# GPU-Z support for Hemlock (HD5970) - 0.3.6 freezes



## Monstru (Nov 15, 2009)

Hi guys,

any new version for HD5970? 0.3.5 does not show the architecture details (shaders, bus, etc), and 0.3.6 locks my system after I launch it (every time I launch 0.3.6, the system just freezes after a while). I get that with one card and with two cards, in Windows Vista Ultimate x64, with ATI's beta driver for HD 5970. 

Thx,

Monstru


----------



## OBR (Nov 17, 2009)

i have the same problem with freezing system


----------



## Monstru (Nov 17, 2009)

0.3.6 does not work with BBA card. It works with retail card with stock clocks, but it does not work anymore after I overclock the card with CCC. Oh boy...


----------



## wolf (Nov 17, 2009)

Monstru said:


> 0.3.6 does not work with BBA card. It works with retail card with stock clocks, but it does not work anymore after I overclock the card with CCC. Oh boy...



Perhaps it doesn't work right yet because of W1z's responsibility to the Hemlock NDA

But I'm sure some of the 'leaked' specs were shown in GPU-Z, so I got nothing.

I take it you have one somehow then?


----------



## W1zzard (Nov 17, 2009)

it's a problem with the ulps power saving mode. i expect to release a working build in the new few days


----------



## Monstru (Nov 17, 2009)

Thank you Wizzard, looking forward to that. 

*wolf* - I have two of them, almost finished writing about them.


----------



## [I.R.A]_FBi (Nov 17, 2009)

Monstru said:


> Thank you Wizzard, looking forward to that.
> 
> *wolf* - I have two of them, almost finished writing about them.



Links when done


----------



## Monstru (Nov 17, 2009)

Not too much to wait. I will link it when it's up.


----------



## Monstru (Nov 17, 2009)

It is done! 

HD 5970 vs GTX 295/GTX285/HD5870/HD5850/HD4890 - single card stock & OC test

HD 5970 vs 2 x HD 5970 vs 1/2/3/4 x HD 5870 - multi-card test

HD 5970 - short air-cooling overclocking study from 725/1000 to 1000/1200MHz

Bonus - STALKER: Call Of Pripyat DX11 benchmark results in 2560x1600



ATI Radeon HD5970 – Ave Hemlock, morituri te salutant @ *lab501* (Google Translator Required).


----------



## W1zzard (Nov 17, 2009)

Monstru said:


> It is done!

* _WHAT THE EXERCISE ASKS_
Reproduce the GPU-Z thread from "any new version" up to and including "for HD 5970.". The material has no connection to the GPU-Z thread.

* _DATA EXCERPT_
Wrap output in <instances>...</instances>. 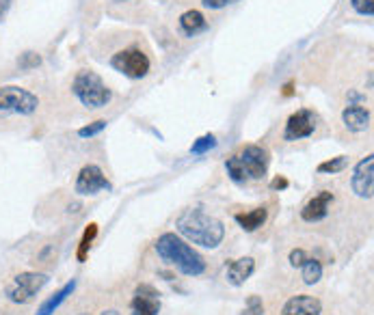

* _EXERCISE SOLUTION_
any new version for HD5970? 0.3.5 does not show the architecture details (shaders, bus, etc), and 0.3.6 locks my system after I launch it (every time I launch 0.3.6, the system just freezes after a while). I get that with one card and with two cards, in Windows Vista Ultimate x64, with ATI's beta driver for HD 5970.